▶ **Action item**: Which lines below include "name"? Copy them all.
== Input records
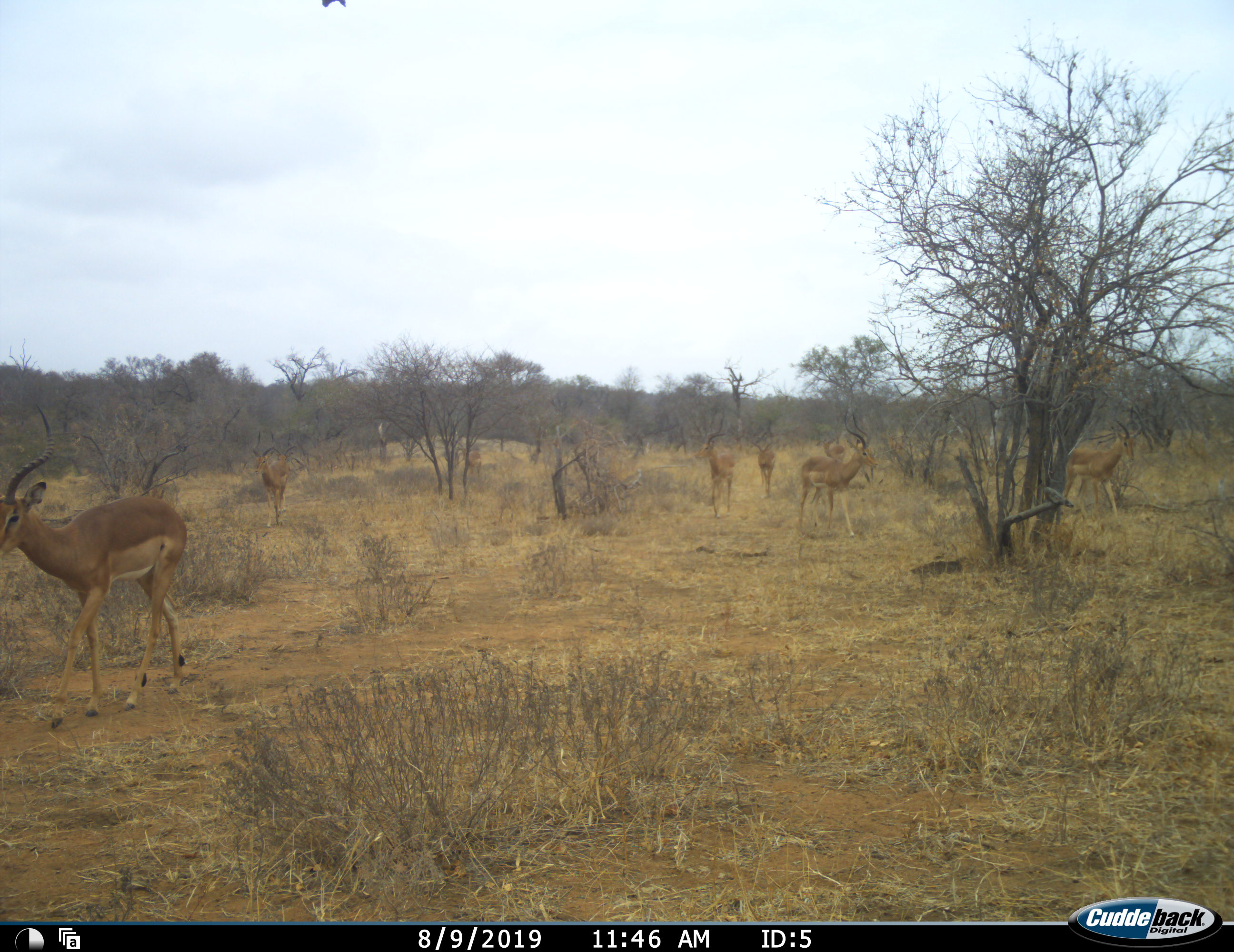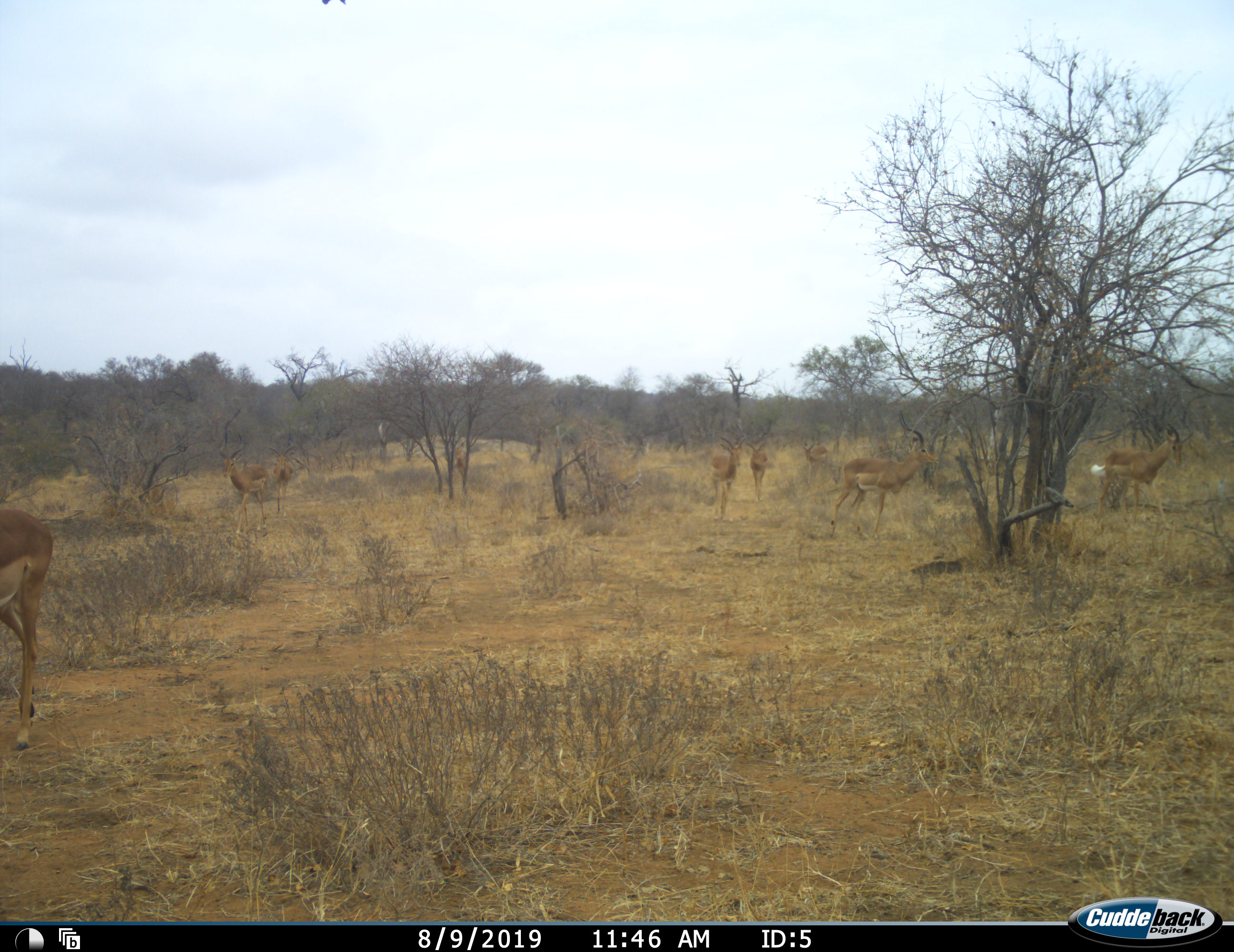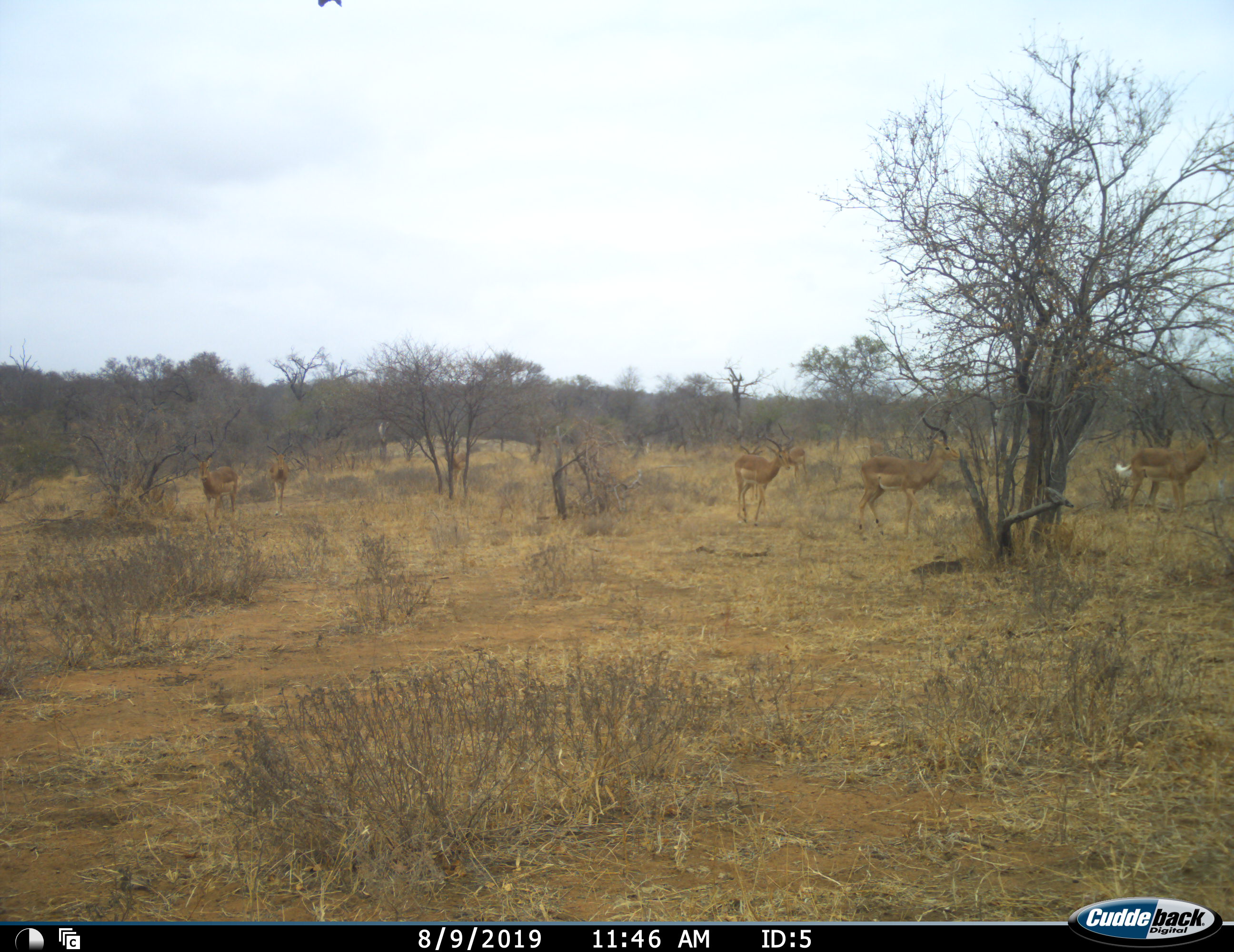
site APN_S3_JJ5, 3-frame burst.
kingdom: Animalia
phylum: Chordata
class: Mammalia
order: Artiodactyla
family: Bovidae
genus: Aepyceros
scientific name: Aepyceros melampus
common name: impala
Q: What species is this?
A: Impala (Aepyceros melampus).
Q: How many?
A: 8.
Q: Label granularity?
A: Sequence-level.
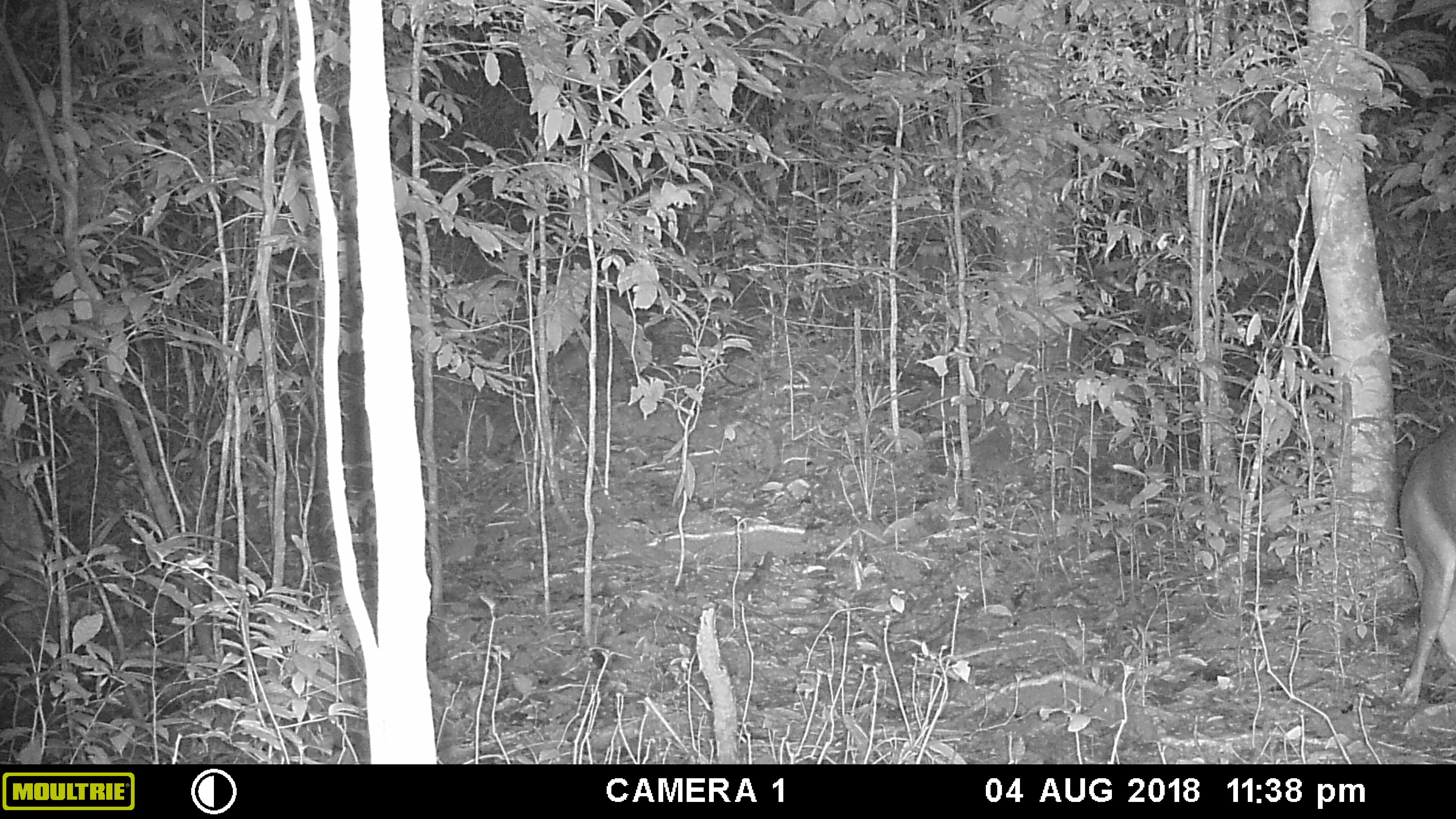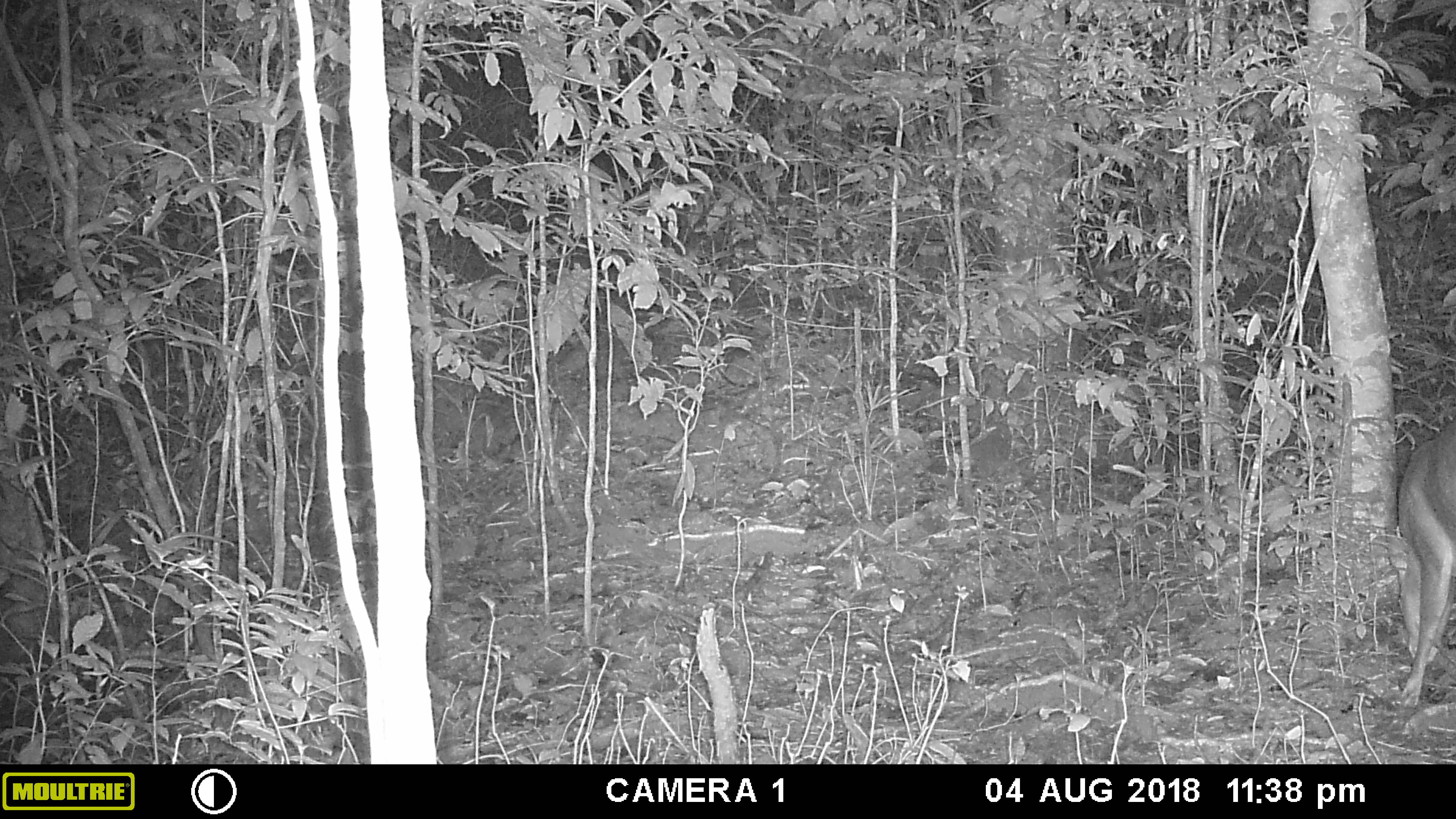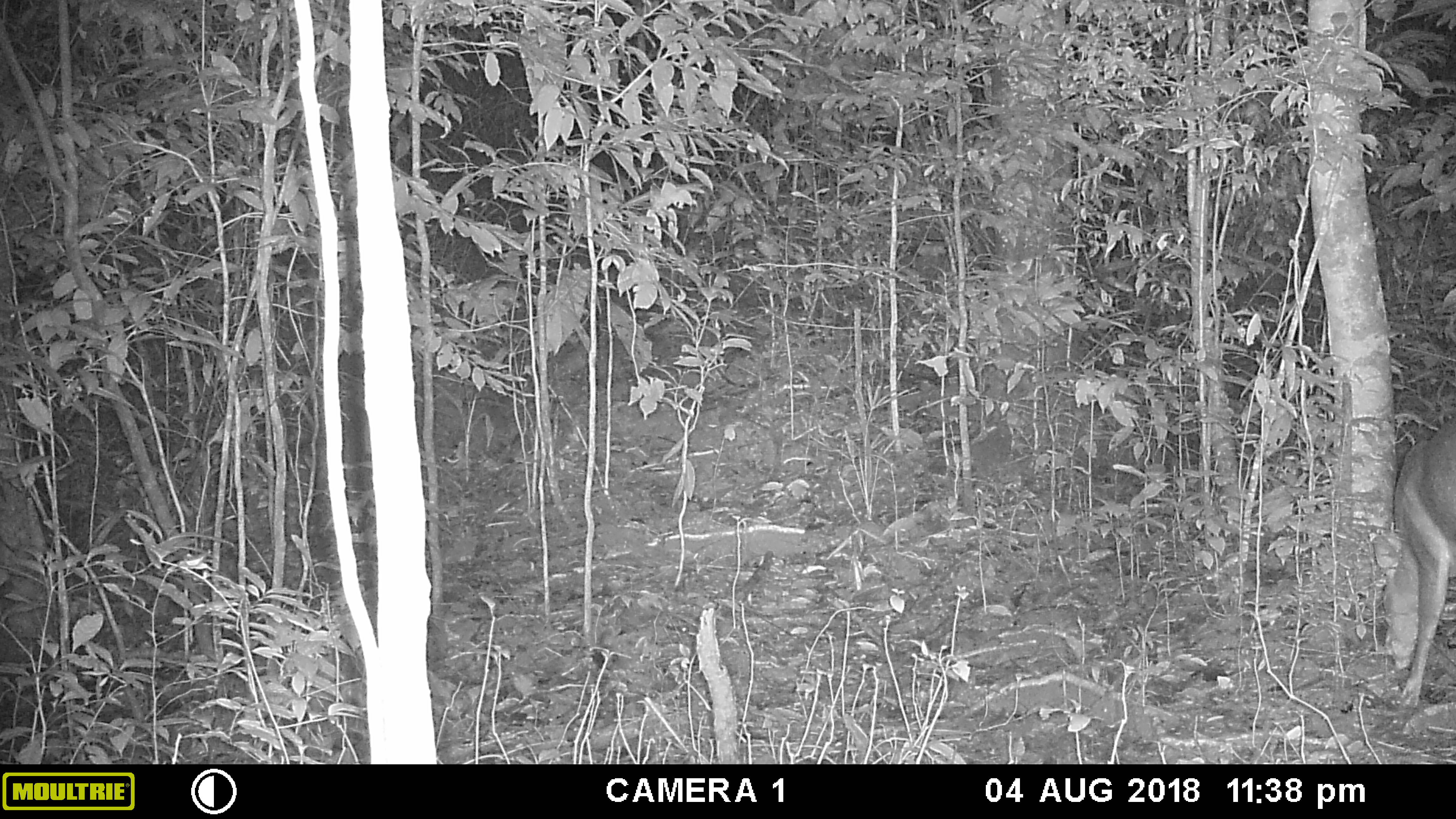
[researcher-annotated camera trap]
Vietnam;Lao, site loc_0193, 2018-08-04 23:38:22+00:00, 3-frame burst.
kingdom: Animalia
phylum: Chordata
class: Mammalia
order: Artiodactyla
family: Cervidae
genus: Muntiacus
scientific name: Muntiacus vuquangensis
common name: large-antlered muntjac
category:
====
▶ **Expected answer**:
scientific name: Aepyceros melampus
common name: impala
scientific name: Muntiacus vuquangensis
common name: large-antlered muntjac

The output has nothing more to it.